## Recorded data
⟨

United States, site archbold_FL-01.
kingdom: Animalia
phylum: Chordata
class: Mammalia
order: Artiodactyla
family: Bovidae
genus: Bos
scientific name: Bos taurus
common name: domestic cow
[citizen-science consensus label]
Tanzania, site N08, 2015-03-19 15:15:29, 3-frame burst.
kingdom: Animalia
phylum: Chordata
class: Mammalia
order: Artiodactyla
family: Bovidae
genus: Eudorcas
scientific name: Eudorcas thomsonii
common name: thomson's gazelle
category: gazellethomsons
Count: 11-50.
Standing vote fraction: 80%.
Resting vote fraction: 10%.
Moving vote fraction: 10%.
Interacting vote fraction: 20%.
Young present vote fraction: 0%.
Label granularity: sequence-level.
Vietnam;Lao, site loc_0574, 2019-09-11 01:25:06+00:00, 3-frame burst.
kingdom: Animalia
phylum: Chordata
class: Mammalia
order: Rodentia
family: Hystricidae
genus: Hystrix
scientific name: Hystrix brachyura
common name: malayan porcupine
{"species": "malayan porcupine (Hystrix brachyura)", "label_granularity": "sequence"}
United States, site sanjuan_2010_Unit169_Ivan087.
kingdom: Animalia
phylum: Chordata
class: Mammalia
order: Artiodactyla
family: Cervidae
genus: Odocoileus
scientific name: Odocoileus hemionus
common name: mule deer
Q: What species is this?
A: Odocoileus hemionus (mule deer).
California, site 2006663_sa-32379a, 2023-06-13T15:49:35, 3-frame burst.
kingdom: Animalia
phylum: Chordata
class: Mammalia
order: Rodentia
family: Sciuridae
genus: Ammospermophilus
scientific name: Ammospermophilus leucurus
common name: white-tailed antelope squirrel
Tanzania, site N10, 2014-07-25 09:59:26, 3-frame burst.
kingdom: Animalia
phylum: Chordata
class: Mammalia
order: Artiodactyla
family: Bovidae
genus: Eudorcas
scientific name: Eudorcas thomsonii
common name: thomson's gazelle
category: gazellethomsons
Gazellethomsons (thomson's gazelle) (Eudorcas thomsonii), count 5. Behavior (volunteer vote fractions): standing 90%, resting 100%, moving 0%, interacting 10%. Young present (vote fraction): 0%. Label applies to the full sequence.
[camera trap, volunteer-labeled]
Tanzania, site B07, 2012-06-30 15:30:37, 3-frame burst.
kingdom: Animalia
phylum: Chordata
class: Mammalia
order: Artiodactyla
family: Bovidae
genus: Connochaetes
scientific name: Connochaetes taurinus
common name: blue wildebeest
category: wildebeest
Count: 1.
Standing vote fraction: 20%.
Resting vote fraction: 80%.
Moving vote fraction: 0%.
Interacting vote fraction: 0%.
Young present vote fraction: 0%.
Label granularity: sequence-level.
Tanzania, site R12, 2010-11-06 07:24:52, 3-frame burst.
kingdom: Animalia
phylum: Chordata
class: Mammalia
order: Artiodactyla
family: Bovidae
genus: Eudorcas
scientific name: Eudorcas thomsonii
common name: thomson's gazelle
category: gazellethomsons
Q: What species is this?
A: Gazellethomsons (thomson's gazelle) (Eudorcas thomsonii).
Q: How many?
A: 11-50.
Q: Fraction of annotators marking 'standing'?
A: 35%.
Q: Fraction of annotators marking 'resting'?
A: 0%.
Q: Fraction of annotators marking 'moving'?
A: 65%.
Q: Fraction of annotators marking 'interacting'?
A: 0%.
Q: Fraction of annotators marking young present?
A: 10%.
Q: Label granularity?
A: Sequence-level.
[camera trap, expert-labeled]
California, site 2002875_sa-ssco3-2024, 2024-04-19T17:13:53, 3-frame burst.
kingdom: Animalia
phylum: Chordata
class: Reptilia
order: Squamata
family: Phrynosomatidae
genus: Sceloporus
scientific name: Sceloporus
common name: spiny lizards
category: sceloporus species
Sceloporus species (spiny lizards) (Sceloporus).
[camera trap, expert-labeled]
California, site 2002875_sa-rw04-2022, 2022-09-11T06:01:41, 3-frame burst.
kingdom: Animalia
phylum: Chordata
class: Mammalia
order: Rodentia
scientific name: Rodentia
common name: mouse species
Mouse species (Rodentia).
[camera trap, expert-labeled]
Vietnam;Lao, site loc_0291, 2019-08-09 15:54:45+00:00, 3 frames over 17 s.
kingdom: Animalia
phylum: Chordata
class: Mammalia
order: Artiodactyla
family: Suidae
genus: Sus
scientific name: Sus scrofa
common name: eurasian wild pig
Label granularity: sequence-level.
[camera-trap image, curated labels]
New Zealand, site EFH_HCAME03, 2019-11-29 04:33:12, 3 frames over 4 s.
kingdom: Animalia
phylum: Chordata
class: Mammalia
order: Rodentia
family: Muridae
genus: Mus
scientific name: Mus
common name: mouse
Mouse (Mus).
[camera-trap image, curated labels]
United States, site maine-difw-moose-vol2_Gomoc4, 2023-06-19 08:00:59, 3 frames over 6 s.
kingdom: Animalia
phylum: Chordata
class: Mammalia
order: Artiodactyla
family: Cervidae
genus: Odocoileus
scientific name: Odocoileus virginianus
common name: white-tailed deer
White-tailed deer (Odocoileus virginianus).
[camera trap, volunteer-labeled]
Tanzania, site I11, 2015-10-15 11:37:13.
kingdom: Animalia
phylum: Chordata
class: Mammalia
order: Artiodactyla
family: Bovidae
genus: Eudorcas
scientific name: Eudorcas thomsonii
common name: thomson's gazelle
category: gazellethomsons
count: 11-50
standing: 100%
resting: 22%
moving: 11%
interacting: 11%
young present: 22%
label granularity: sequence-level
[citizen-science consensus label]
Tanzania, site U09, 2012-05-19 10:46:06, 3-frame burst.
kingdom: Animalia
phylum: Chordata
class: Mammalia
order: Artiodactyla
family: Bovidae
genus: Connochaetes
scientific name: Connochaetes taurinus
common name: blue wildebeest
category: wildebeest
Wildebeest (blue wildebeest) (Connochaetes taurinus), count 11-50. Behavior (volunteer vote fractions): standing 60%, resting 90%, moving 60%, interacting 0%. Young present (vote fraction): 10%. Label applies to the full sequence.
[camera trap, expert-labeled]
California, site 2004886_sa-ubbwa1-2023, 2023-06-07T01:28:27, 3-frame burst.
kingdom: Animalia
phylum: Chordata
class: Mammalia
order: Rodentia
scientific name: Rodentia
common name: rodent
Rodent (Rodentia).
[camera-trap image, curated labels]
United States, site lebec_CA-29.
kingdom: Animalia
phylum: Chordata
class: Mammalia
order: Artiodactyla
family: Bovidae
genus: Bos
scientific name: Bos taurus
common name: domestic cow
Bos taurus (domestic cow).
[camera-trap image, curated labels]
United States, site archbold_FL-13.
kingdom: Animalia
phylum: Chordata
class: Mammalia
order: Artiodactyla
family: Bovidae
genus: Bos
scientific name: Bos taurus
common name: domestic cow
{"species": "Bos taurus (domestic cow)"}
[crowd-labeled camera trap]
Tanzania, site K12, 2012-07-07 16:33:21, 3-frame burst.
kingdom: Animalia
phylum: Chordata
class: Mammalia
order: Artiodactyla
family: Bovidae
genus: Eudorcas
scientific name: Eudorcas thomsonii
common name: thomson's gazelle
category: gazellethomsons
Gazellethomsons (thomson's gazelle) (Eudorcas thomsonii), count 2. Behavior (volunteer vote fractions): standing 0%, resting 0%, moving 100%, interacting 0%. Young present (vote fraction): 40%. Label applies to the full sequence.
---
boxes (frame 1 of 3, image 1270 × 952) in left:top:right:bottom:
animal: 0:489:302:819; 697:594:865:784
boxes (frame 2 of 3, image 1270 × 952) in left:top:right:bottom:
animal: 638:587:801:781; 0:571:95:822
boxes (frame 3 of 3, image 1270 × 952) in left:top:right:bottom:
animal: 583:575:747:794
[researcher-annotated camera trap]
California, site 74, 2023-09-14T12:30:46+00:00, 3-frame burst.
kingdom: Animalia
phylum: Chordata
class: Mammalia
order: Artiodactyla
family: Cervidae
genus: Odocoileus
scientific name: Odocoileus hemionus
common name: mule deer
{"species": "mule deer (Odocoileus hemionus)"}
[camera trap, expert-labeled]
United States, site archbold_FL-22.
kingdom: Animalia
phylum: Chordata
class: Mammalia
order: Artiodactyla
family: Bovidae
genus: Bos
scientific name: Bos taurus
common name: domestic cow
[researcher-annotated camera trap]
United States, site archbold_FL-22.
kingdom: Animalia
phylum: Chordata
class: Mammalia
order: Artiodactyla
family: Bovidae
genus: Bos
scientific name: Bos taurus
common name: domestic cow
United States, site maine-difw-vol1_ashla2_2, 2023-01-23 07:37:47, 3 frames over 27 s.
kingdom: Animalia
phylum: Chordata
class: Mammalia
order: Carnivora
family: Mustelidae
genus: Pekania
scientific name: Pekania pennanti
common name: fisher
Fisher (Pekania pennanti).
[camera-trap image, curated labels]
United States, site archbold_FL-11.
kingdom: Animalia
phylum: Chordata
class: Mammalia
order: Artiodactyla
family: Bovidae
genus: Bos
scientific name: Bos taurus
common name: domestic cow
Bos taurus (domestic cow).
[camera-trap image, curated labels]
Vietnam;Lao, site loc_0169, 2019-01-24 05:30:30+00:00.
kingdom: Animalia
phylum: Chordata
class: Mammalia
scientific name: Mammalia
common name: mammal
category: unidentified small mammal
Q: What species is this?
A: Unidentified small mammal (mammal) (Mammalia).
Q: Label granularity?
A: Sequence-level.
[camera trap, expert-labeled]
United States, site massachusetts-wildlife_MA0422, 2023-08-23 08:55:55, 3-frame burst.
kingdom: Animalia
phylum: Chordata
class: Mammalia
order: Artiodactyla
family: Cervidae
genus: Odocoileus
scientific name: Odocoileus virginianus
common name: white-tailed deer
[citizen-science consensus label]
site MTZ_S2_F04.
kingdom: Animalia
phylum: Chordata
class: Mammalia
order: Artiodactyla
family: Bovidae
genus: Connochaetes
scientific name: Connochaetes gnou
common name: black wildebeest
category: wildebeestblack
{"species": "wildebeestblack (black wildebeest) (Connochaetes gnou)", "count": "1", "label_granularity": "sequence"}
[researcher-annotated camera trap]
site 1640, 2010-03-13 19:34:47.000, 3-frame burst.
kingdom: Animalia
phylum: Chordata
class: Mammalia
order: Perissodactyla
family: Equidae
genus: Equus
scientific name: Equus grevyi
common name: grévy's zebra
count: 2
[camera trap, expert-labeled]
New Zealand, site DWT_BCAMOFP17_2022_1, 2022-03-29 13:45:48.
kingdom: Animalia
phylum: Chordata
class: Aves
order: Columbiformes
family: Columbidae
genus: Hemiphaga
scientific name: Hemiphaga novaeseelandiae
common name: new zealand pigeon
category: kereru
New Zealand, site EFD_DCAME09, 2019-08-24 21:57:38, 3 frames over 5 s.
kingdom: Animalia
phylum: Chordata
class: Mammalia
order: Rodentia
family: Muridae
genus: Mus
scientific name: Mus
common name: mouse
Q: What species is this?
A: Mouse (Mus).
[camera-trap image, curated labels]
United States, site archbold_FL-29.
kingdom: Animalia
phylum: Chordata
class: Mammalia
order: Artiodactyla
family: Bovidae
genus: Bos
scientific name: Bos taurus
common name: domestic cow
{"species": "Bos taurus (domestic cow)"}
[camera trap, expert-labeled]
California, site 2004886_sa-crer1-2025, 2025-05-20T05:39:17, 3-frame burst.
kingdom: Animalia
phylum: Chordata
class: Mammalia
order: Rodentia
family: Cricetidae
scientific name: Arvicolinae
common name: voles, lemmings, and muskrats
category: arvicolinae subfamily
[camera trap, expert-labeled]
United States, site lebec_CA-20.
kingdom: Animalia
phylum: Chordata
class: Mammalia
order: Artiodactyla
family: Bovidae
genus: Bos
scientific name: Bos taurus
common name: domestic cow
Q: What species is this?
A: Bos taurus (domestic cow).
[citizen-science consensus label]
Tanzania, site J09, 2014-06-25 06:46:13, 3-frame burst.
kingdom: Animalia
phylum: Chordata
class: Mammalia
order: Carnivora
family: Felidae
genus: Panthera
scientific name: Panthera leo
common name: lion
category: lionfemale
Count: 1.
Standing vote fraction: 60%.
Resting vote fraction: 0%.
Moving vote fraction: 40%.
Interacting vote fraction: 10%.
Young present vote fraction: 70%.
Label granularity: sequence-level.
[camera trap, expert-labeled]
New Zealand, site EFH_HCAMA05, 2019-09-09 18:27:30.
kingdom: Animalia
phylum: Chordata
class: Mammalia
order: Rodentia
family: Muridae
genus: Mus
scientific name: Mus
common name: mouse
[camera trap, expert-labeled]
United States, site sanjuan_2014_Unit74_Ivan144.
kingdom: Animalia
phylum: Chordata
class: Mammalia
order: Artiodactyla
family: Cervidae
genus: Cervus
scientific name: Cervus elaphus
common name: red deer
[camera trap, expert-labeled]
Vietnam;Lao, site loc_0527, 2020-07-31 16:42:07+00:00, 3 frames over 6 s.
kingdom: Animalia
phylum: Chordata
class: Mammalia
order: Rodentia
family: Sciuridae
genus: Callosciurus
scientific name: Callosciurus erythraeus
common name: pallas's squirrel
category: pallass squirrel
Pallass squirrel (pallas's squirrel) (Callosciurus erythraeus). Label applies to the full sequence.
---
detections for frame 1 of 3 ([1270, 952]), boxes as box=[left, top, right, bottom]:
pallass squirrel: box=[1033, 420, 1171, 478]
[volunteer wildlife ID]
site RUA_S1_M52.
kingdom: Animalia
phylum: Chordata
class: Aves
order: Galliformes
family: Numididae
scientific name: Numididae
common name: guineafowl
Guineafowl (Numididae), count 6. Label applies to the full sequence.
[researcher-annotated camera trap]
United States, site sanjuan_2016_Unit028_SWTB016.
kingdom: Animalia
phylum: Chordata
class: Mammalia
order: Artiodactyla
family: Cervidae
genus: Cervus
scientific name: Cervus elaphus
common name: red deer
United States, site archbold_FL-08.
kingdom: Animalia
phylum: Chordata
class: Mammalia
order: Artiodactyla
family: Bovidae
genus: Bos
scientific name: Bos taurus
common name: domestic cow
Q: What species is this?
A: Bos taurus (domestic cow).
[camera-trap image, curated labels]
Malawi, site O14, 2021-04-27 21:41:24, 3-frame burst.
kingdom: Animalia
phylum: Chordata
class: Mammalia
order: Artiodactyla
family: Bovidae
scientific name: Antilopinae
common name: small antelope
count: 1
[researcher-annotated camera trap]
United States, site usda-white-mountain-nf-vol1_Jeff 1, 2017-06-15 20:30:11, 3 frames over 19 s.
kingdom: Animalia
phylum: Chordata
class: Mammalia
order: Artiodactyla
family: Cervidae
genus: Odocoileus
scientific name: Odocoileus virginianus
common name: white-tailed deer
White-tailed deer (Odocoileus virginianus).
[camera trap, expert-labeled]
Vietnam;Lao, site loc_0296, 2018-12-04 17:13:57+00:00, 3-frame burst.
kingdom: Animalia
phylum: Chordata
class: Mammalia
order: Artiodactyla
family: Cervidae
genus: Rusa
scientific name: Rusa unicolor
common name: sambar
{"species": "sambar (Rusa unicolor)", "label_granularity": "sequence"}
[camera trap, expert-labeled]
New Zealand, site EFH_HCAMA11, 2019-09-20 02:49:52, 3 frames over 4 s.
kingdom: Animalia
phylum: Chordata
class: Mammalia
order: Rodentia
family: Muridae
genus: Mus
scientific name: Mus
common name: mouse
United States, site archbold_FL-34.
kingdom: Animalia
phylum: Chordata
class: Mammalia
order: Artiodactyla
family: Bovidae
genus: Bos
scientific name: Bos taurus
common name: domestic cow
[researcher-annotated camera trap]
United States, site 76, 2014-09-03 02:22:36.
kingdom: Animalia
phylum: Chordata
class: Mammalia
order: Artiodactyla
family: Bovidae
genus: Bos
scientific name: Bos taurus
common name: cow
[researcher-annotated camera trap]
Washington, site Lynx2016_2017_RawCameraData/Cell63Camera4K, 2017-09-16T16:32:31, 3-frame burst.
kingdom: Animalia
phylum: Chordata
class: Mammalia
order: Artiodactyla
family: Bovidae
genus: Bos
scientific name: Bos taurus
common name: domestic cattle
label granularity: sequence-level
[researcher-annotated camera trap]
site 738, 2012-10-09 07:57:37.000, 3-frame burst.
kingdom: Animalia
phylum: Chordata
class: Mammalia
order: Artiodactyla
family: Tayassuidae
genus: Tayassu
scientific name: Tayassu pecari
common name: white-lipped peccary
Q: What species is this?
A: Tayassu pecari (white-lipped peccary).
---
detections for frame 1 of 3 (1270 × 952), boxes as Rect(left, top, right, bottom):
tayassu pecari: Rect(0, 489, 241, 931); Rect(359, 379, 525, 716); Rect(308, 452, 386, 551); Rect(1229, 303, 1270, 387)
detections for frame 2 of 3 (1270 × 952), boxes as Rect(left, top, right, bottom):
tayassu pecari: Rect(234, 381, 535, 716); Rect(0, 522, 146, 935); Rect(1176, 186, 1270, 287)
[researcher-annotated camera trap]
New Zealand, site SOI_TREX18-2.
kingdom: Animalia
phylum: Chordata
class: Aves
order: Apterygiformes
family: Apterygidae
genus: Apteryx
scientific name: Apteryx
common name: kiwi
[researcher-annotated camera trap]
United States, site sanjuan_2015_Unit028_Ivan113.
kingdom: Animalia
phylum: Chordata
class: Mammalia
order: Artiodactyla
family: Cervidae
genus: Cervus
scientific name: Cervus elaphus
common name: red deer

⟩

Work through the data and report how many of its lines hold the word "over", giving only the figure.

## YOUR RESPONSE
8